One hundred and forty years ago, a young maid was accused of murdering the owner of the Lost Angel Inn, which was then a private residence. As she stood at the gallows about to be hanged for the crime, she vowed that there would be never be any happiness beneath the house’s roof. Ever since, someone has died violently at the inn every twenty years, the maid’s age when she was put to death. It’s been twenty years since the last murder, and Olivia Hamilton is about to reopen the inn for business. I’m not sure why she couldn’t wait a year to avoid tempting fate, but heroines in romance novels are seldom blessed with common sense.
A Face in the Window
- by Evelyn Rogers
Grade : C- Sensuality : N/A
In Evelyn Rogers's A Face in the Window, Ellie Gresham arrives at the inn for its opening weekend. She was invited by an old boyfriend, and even though she's not really interested in the college dean and hasn't seen him for more than a year, she needs a vacation, so why not? Her first night there, she hears the inn's resident ghost sobbing. When she gets up and looks out her window, she sees a man in the room across the way strangling a woman to death. But when she and Olivia investigate, they find the room undisturbed and no sign of a body. Then a new guest arrives at the inn, one very familiar to Olivia. Jeff Cunningham is the man she saw commit murder the night before.
The writing is competent and the story delivers some good atmosphere early on as Ellie arrives, effectively setting the mood for the anthology. Mostly though, nothing about this tale rings true. Ellie is a web designer, a strangely modern career choice for a woman who doesn't seem modern in any other way. The dialogue is stilted, the characters are wooden, and their actions are often contrived and far-fetched. Most of all, the mystery couldn't be more obvious. The story is readable enough, but little of it is believable.
The Edge of Memory
- by Kathleen O'Brien
Grade : C+ Sensuality : N/A
The Edge of Memory is the best of the three stories. Emily Carlyle's mother was the last murder victim at the inn twenty years ago. Now that it has reopened, Emily comes back to the inn to search for the answer to her mother's death. Once there, she meets Christopher Maxwell, who is working on the renovations. He also happens to be the son of the man everyone believed murdered her mother.

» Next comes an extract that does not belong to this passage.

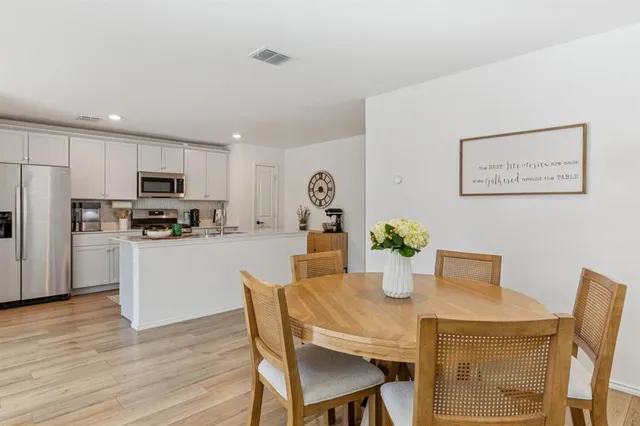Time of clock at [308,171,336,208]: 3:42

Kathleen O'Brien's tale is well-written, with a strong sense of mood. Emily and Christopher are both likable people, reasonably developed within the constraints of a short tale. The story isn't all that long, so there isn't much room to tell a convincing love story, but they have decent enough chemistry. This story also delves into some of the secrets of the inn itself. Unfortunately, the killer's identity is once again obvious from the start, so there's very little mystery to the proceedings.
Shadows of the Past
- by Debra Webb
Grade : C- Sensuality : N/A
The anthology wraps up with Debra Webb's Shadows of the Past. Olivia Hamilton opened the Lost Angel Inn as a way of escaping her past as a battered wife. Now strange things are happening there, things that make her wonder if her dead husband is back. Deputy Police Chief Chase Fraley vows to be there for her. Can he figure out what's happening to her?
The story gets off to a slow start. The first ten pages are all exposition that seems to go on forever. Even once things begin to happen, the pace doesn't pick up much. And the characters are barely developed. This is a gaslighting story, and there are some appropriately chilling moments here. But yet again, the villain's identity is beyond obvious from the very first page.